What is needed: The required result is the exact run of lines beginning at the one containing "What amount of" and ending at the last line of the entries.

━━━━━━

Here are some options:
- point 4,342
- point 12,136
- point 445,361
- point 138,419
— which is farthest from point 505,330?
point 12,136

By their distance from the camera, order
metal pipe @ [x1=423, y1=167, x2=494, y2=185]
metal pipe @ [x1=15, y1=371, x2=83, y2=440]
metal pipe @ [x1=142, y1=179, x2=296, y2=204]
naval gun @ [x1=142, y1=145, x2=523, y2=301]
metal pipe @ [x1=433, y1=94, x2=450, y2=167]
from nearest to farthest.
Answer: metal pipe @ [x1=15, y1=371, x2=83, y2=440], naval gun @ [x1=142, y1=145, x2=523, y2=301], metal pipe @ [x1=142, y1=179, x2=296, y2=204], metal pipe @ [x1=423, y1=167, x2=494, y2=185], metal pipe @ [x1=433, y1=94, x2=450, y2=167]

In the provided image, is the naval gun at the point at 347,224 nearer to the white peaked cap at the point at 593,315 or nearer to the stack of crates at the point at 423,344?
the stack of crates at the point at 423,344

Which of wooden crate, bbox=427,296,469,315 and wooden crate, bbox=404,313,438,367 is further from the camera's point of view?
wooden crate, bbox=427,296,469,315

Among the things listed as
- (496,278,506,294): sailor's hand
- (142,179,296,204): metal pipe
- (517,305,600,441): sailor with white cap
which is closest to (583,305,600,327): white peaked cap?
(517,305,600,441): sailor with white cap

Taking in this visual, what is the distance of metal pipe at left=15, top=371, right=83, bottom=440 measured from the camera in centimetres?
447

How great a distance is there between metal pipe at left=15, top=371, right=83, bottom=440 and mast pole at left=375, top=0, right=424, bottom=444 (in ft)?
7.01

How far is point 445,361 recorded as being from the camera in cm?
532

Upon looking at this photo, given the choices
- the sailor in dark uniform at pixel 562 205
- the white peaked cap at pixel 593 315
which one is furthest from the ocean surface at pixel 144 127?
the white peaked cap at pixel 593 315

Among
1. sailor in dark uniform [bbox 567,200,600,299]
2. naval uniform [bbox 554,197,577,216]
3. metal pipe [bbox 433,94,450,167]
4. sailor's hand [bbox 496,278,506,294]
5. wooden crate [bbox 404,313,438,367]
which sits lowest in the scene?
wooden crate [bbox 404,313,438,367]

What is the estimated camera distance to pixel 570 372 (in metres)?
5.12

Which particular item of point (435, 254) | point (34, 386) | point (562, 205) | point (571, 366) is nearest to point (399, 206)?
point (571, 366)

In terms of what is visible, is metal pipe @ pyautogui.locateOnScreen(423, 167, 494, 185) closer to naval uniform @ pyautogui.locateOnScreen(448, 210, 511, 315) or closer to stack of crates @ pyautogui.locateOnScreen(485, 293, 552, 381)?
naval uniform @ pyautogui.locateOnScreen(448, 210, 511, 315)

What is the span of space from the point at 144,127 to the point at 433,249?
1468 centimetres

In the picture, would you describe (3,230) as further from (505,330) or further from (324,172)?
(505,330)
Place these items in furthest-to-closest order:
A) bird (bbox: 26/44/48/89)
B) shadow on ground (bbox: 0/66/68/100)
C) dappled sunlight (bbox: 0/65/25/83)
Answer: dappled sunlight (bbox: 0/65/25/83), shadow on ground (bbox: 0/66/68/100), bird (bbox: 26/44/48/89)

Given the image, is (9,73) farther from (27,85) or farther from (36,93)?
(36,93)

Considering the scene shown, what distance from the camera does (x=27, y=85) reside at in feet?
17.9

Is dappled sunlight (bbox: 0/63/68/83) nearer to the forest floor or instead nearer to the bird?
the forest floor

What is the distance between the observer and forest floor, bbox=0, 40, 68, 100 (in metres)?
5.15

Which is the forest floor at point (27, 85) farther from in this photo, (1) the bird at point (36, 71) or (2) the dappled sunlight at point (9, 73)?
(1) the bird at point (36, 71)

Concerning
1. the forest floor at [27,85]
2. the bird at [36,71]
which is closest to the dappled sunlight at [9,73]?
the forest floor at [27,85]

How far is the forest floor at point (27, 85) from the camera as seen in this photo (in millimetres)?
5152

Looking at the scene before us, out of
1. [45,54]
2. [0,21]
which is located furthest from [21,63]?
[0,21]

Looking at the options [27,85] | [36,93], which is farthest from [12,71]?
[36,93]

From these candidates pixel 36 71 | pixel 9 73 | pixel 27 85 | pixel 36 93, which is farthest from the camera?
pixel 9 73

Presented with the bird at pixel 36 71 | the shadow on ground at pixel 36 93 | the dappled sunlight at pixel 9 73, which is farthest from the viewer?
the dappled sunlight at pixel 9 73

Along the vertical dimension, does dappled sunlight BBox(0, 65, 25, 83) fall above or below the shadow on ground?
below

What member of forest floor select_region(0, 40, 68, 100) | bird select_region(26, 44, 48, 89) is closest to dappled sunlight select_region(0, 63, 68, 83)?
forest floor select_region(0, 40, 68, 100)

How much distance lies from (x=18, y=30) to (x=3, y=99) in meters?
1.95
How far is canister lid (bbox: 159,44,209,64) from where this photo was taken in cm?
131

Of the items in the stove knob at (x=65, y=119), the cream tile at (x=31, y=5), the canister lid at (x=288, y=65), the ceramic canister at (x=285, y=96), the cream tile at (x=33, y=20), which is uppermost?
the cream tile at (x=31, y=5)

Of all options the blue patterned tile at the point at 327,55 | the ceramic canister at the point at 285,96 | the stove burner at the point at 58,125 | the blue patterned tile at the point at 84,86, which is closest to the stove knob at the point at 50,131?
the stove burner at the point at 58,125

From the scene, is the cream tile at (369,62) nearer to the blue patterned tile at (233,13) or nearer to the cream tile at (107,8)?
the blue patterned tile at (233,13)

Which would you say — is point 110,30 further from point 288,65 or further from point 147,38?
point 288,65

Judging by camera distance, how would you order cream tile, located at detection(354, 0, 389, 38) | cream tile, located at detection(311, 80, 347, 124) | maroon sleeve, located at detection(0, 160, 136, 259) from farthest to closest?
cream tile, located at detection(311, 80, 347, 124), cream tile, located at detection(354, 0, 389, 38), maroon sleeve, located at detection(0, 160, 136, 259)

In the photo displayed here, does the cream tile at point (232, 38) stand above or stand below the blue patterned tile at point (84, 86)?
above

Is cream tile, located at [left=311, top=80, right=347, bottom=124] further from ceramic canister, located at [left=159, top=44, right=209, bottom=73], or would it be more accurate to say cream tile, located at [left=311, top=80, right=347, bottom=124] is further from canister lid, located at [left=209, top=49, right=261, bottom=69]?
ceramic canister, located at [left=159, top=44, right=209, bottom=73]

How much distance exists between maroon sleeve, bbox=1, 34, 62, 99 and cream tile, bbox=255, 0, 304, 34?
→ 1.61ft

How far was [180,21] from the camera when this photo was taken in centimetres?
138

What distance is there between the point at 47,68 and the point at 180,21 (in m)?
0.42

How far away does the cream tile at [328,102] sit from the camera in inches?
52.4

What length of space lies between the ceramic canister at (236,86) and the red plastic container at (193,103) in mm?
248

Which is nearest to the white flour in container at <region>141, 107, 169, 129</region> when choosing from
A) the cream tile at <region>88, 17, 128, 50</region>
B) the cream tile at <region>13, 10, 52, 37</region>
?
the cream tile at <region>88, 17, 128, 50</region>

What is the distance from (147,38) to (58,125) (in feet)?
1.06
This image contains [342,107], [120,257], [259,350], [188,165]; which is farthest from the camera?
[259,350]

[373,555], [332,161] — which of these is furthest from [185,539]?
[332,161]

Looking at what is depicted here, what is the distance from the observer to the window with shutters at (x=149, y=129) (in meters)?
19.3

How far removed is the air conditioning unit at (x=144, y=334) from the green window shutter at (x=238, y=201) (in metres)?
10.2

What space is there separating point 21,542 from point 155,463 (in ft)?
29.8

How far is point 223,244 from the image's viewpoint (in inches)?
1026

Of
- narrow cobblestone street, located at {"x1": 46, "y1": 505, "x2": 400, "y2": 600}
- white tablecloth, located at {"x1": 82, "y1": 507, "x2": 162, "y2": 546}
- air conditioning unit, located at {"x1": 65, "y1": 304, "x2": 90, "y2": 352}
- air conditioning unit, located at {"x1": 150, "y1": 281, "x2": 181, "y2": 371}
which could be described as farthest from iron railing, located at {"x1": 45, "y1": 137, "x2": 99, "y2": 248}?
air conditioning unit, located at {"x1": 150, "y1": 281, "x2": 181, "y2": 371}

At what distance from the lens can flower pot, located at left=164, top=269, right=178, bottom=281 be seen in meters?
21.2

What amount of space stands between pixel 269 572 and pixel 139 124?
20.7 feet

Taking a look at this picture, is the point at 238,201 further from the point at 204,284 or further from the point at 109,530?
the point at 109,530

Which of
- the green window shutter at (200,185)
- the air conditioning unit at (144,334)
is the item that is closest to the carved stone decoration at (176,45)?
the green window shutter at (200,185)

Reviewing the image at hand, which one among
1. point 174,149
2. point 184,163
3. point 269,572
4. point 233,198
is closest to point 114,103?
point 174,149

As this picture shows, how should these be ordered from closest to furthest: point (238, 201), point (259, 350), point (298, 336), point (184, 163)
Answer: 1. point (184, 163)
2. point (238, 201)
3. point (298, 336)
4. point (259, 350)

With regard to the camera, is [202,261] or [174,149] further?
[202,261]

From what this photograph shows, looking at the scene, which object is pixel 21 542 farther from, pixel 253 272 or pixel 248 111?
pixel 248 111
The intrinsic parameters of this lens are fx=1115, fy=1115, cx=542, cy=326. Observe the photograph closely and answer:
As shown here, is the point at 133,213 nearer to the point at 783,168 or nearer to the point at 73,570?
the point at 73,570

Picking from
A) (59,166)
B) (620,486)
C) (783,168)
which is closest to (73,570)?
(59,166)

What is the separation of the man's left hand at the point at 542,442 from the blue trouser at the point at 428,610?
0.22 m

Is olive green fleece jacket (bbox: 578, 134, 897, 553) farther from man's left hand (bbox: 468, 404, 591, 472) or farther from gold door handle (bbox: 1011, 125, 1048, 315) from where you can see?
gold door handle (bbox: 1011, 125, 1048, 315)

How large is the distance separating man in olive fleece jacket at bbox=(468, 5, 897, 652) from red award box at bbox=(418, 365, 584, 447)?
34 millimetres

━━━━━━

Task response:
What amount of space stands between pixel 269 572 and pixel 139 124?
20.7 feet

Taking a look at this picture, is the point at 238,201 further from the point at 204,284 or further from the point at 109,530?
the point at 109,530

Which of
- the green window shutter at (200,185)
- the air conditioning unit at (144,334)
is the item that is closest to the carved stone decoration at (176,45)?
the green window shutter at (200,185)

Reviewing the image at hand, which one among
1. point 174,149
2. point 184,163
3. point 269,572
4. point 233,198
is closest to point 114,103?
point 174,149

As this picture shows, how should these be ordered from closest to furthest: point (238, 201), point (259, 350), point (298, 336), point (184, 163)
Answer: 1. point (184, 163)
2. point (238, 201)
3. point (298, 336)
4. point (259, 350)

With regard to the camera, is [202,261] or [174,149] further?
[202,261]

From what this photograph shows, looking at the scene, which object is pixel 21 542 farther from, pixel 253 272 or pixel 248 111?
pixel 248 111
The intrinsic parameters of this lens are fx=1115, fy=1115, cx=542, cy=326. Observe the photograph closely and answer:
As shown here, is the point at 133,213 nearer to the point at 783,168 or nearer to the point at 73,570?
the point at 73,570

Picking from
A) (59,166)
B) (620,486)
C) (783,168)
which is closest to (73,570)?
(59,166)

What is the separation of the man's left hand at the point at 542,442 from the blue trouser at the point at 428,610?
0.22 m

Is olive green fleece jacket (bbox: 578, 134, 897, 553) farther from man's left hand (bbox: 468, 404, 591, 472) or farther from gold door handle (bbox: 1011, 125, 1048, 315) from where you can see?
gold door handle (bbox: 1011, 125, 1048, 315)

How large is the distance separating man in olive fleece jacket at bbox=(468, 5, 897, 652) from red award box at bbox=(418, 365, 584, 447)?
34 millimetres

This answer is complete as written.